Description:
Although mysqlrpladmin is supposed to check errant transactions if --force is not used, it doesn't do so, making it dangerous to use for any GTID-based failover/switchover.
How to repeat:
1) Set up a master and 2 slaves, using GTID replication.
Here is my config:
$ mysqlrpladmin --master=root@localhost:13001 --discover-slaves-login=root --quiet health
# Discovering slave at localhost:13002
# Found slave: localhost:13002
# Discovering slave at localhost:13003
# Found slave: localhost:13003
+------------+--------+---------+--------+------------+---------+
| host | port | role | state | gtid_mode | health |
+------------+--------+---------+--------+------------+---------+
| localhost | 13001 | MASTER | UP | ON | OK |
| localhost | 13002 | SLAVE | UP | ON | OK |
| localhost | 13003 | SLAVE | UP | ON | OK |
+------------+--------+---------+--------+------------+---------+
2) Create an errant transaction on localhost:13003 and remove the corresponding entry in the binlogs:
mysql> CREATE DATABASE test2;
mysql> flush logs;
Query OK, 0 rows affected (0,02 sec)
mysql> show binary logs;
+------------------+-----------+
| Log_name | File_size |
+------------------+-----------+
| mysql-bin.000001 | 69309 |
| mysql-bin.000002 | 1237667 |
| mysql-bin.000003 | 617 |
| mysql-bin.000004 | 231 |
+------------------+-----------+
sb3> purge binary logs to 'mysql-bin.000004';
3) Switch over to localhost:13003 using mysqlrpladmin:
$ mysqlrpladmin --master=root@127.0.0.1:13001 --new-master=root@127.0.0.1:13003 --discover-slaves-login=root --demote-master --rpl-user=repl:repl --verbose switchover
# Discovering slaves for master at 127.0.0.1:13001
# Discovering slave at localhost:13002
# Found slave: localhost:13002
# Discovering slave at localhost:13003
# Found slave: localhost:13003
# Checking privileges.
# WARNING: You may be mixing host names and IP addresses. This may result in negative status reporting if your DNS services do not support reverse name lookup.
# Performing switchover from master at 127.0.0.1:13001 to slave at 127.0.0.1:13003.
# Checking candidate slave prerequisites.
# GTID_MODE=ON is set for all servers.
# Checking eligibility of slave 127.0.0.1:13003 for candidate.
# Slave connected to master ... Ok
# GTID_MODE=ON ... Ok
# Logging filters agree ... Ok
# Replication user exists ... Ok
# Checking slaves configuration to master.

### Collected data

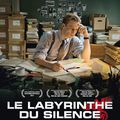 " Le Labyrinthe du silence " ARTE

### Task brief
Write out, word for word, the part of the mysqlrpladmin bug report above from "# Performing switchover" to "configuration to master.".

### Written answer
# Performing switchover from master at 127.0.0.1:13001 to slave at 127.0.0.1:13003.
# Checking candidate slave prerequisites.
# GTID_MODE=ON is set for all servers.
# Checking eligibility of slave 127.0.0.1:13003 for candidate.
# Slave connected to master ... Ok
# GTID_MODE=ON ... Ok
# Logging filters agree ... Ok
# Replication user exists ... Ok
# Checking slaves configuration to master.